Rather than just relying on the police, communities and individuals are starting to take small steps to protect themselves. Women who wear the hijab are taking self-defense classes, people are walking with buddies and checking in with friends more often, and communities are keeping a watchful eye on their local places of worship and other potential targets for hate crimes. Most notably, Nazis are being met on the streets by anti-fascist or Antifa protesters all over Canada. Antifa protesters serve as bodyguards for counter-protesters who are there to drown out messages of hate. They also serve as a deterrent, making it difficult for neo-Nazis to harass people of colour or march to picket the nearest mosque.

Incarceration and fines—things used to target people of colour—cannot eliminate the ideology from which hate crimes stem and more policing won't make us safer.

The concept of self-defense is however one that is fraught for people of colour, especially for black and Indigenous people. When you bear the brunt of both state violence and hate crimes, it can be incredibly difficult to defend yourself. This might be why despite video after video coming out showing yet another racist rant in a public space, the people of colour in the videos are for the most part, composed and calm. In a world where a black person is shot after phoning 911 for help—defending yourself may be a risky strategy. If the cops are called, who will they consider the bigger threat?

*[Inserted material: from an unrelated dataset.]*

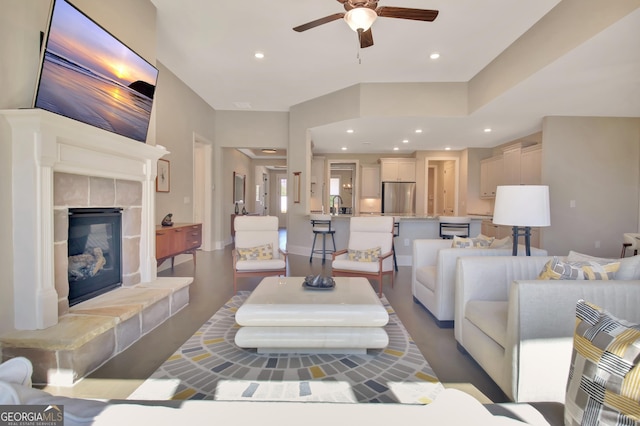 living area with recessed lighting, ceiling fan, and a tiled fireplace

Hate crimes cannot be divorced from the system they take place in. Since Donald Trump won the presidential election late last year, there has been an uptick in hate crimes both in Canada and the United States. When white supremacists like Steve Bannon hold positions of power, their influence trickles down to the streets. Incarceration and fines—things used to target people of colour—cannot eliminate the ideology from which hate crimes stem and more policing won't make us safer. For people of colour to be truly safe, the system of white supremacy that feeds the actions of individuals needs to be smashed.

Until that happens though, all we, people of colour and allies alike, can really do is look out for another.